Pick up the interview about Purposely Chosen below and continue it from where it stops.

DOCUMENT SEGMENT:

** Begin **

How has your own experience as a teen mom influenced the goals of Purposely Chosen? Do you believe empathy plays a role in accomplishing your mission? 

Yes, I believe empathy is everything. I started the organization from the position of being empathetic to my own needs. It was my first pregnancy at 15, it was what I would have needed in order to keep my baby, which is what the program was initially created out of. It came from a place of pain. My pain points, the things  I felt that If I had these things in place then  I could have kept my baby and could have been an effective mom. So now, as I continue to follow the mission of the organization is to help teen moms keep their babies through non-stigmatizing support, advocacy, and parenting education. With those components of the mission, without empathy, you can’t do it. You have to know how to advocate, and if you’ve never been discriminated against or never had an experience of being treated badly all of those things you have to know how to serve them and understand where they are coming from. The whole organization is based on having the posture of empathy. 

How does your organization promote and provide support for the teen parent community?

** End **

DATASET EXTRACT:
** Begin **

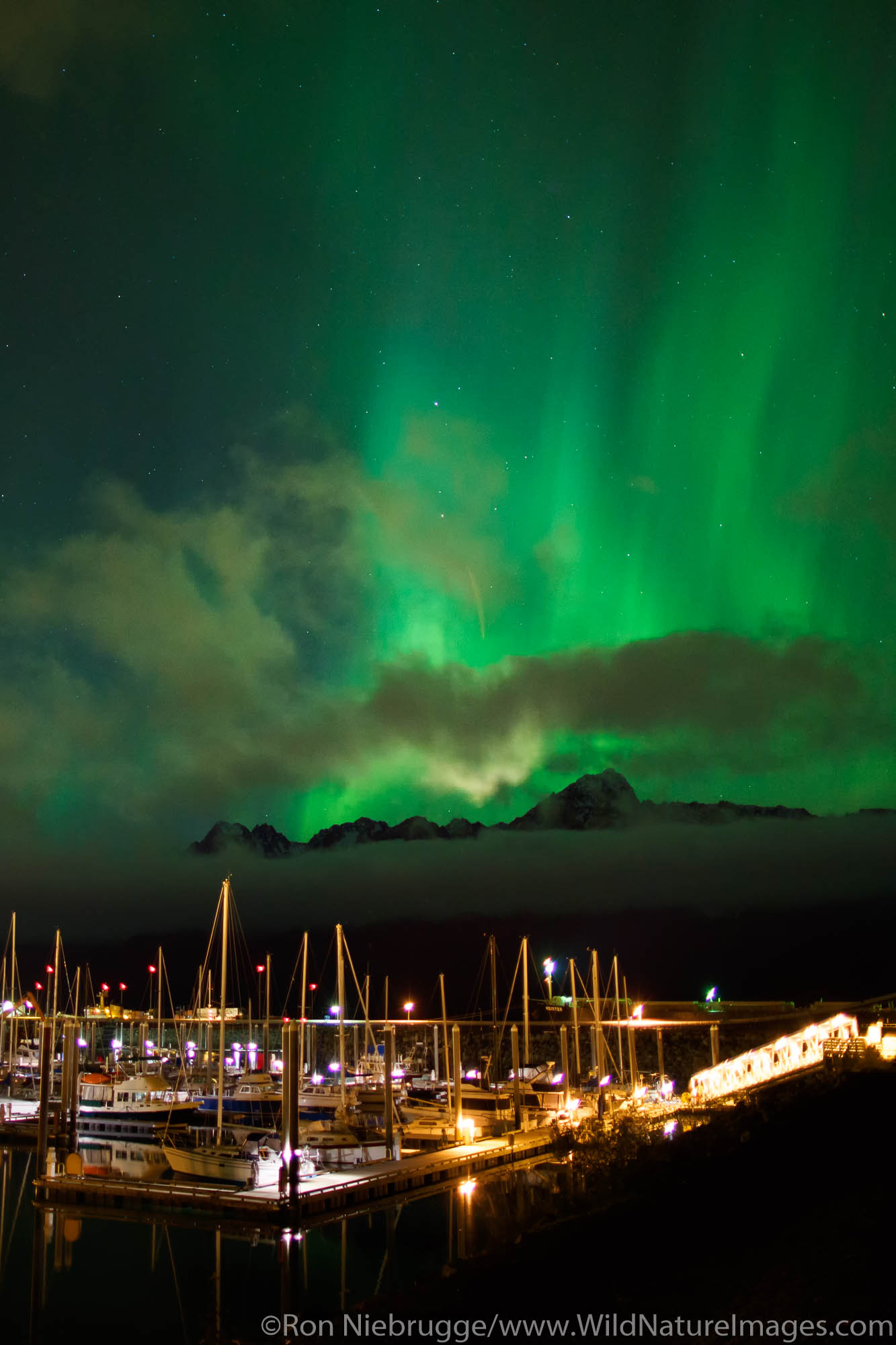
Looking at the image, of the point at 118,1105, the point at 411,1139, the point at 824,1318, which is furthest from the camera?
the point at 118,1105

** End **

THE ANSWER:
The way we promote this is through parenting education and through our baby shower programs. That is the outreach part of our program. Our girls that live in our residential care program, come through the foster care system. All of those girls are there because they are in foster care, but the teens that are in foster care that’s not the extent of the foster care community. Young moms that are able to stay at home will need some additional resources. They may be displaced, living with a grandma or a friend, so thought our baby shower program is how we provide that outreach, and we keep the community connected just by being a resource for these moms. They are able to call us, for clothes, milk, whatever they need. We collect these items that people have supported us with, and we are able to give them out not just for the girls we serve but also for girls within the community.  

What are the most fulfilling and challenging parts of owning and operating two maternity homes in Southern California?

The most fulfilling part is knowing that I essentially paid it forward, and I don’t mean that in the sense that someone did that for me, but it’s the concept of wishing I had somebody to do it for me. All the things that I wanted, I now pour into these girls, and so I get the opportunity of watching them become wonderful women who are caring and the concept that I had in my head at the beginning and all the things that I thought would make a great program based on my experience turned out to be true.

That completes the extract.